A friend commented that I have alot of blogs on my blogroll. Yes, yes I do. And yes, I keep up with most of them.
No, I really do. I may not read them all every single day or as soon as there is a new post. I don't get a chance to comment on every single post that I would like to. But, each day I pick a few and catch up on them. I laugh at other's witty antecdotes and jokes. I smile at their pictures. My heart breaks for their sorrows. For the time that I am reading, I get to escape my life and step into someone else's.
There is a reason I read each and every blog on my list.
And those blogs are pretty diverse across the spectrum. Some of the mommy-blogs I read are those of people who deal with infertility and tought pregnancies. This was not my situation, but I read them because those women inspire me. I appreciate their perservance and their desire to have children. I read anxiously for their announcements of pregnancies. Although their stories are not related to mine in certain terms, we all have one thing in common: We love our babies and are trying to relish every day we have as being a mother. There are mother's on there that had babies within days and weeks of Isaac's birth. We share their growth and development. We talk about our struggles as new parents. We seek the advice of our peers and those who have been parents longer than we have. I read what mothers of several children have to say. The bottom line is that now matter how we got to be the mother we are, we are mothers in the same.
And that it the key. We are separated by miles upon miles, and in all actuality will most likely never meet one another. But we know each other. And we are not alone.
I am pretty much separated from all of my friends and family but thousands of miles.

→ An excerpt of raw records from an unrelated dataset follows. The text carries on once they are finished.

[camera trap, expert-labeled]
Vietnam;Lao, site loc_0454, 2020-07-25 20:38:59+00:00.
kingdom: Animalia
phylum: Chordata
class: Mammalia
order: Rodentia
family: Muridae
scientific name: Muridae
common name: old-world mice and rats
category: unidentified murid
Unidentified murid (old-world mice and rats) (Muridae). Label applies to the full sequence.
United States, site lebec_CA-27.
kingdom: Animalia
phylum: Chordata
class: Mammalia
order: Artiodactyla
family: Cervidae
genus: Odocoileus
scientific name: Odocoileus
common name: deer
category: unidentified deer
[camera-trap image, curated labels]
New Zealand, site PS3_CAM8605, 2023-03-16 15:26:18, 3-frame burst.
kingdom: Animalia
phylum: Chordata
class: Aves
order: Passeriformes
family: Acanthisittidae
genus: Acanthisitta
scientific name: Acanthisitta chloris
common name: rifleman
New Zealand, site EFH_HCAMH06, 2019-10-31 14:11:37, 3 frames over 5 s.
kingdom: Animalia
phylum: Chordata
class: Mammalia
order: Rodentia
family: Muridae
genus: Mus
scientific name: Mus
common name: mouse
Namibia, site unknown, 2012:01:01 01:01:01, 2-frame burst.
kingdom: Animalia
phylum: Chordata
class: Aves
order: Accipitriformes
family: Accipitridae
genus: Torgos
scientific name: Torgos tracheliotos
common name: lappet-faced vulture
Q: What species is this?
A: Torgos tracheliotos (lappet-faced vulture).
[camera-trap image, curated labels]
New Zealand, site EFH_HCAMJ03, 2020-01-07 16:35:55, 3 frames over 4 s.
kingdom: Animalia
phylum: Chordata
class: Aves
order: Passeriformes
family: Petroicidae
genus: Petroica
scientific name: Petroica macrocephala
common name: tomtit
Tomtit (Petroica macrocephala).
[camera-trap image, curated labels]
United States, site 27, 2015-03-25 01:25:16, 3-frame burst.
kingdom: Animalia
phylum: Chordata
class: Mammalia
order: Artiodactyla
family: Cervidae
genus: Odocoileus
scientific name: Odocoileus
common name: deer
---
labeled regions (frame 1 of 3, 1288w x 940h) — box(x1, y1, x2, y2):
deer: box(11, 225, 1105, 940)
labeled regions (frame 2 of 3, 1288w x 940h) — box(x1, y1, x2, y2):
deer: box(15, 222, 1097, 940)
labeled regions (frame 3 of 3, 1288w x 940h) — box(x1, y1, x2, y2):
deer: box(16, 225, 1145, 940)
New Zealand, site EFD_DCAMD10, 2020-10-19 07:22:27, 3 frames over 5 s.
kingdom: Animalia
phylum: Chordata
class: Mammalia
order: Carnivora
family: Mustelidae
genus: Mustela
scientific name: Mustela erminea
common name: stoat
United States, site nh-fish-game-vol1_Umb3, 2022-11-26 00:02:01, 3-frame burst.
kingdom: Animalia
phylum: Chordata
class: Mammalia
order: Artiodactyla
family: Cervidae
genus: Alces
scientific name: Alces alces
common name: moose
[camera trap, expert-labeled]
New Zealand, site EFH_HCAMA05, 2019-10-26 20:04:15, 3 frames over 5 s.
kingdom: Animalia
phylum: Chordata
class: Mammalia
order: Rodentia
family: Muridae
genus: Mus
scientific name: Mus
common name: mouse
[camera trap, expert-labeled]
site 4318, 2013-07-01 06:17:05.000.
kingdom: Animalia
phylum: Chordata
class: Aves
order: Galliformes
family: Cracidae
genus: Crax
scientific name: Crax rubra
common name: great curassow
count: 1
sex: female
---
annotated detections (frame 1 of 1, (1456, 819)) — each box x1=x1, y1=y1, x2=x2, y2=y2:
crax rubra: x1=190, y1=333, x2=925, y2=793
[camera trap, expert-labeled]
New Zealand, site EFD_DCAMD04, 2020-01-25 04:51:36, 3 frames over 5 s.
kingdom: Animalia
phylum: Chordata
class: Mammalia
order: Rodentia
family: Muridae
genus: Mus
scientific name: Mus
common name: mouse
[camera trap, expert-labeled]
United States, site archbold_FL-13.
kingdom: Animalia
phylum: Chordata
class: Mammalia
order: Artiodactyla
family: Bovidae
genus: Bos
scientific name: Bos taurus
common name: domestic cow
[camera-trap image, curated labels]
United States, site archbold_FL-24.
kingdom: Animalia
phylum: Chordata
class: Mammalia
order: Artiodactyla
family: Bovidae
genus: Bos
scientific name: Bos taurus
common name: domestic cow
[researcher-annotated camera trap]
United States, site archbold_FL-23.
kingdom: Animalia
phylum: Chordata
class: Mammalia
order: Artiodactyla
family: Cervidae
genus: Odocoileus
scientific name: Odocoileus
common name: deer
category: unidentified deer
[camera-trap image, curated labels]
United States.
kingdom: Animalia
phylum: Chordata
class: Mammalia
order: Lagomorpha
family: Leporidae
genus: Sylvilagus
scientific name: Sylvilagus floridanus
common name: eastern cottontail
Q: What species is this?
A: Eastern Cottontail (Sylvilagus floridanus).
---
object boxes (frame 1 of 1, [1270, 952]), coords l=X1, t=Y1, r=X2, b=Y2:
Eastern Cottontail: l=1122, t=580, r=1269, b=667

Even my friends in California are a good couple of hours around me. I don't have alot of people around me who can help me in my life on a day to day basis. Not the way that family and close friends can. I don't like to feel alone. So I blog.
I blog for me. I blog to get out the story of my life so if friends and family want to read it, it's there. I blog because I am pressed for time and can't call each and every person I want to every day to update them on our life as parents. But my blog provides a place that they can go at their own leisure, if they so desire.
I read the blogs of friends who aren't parents. I read about their lives and where they are going, what they are doing. I feel more in touch and more grounded.
And these people who share their lives, these wonderful people who write the blogs that I read...they keep me from feeling completely alone. They provide me with answers, with guidance, with an outlet. They tell their stories, and I tell mine. And we are never alone.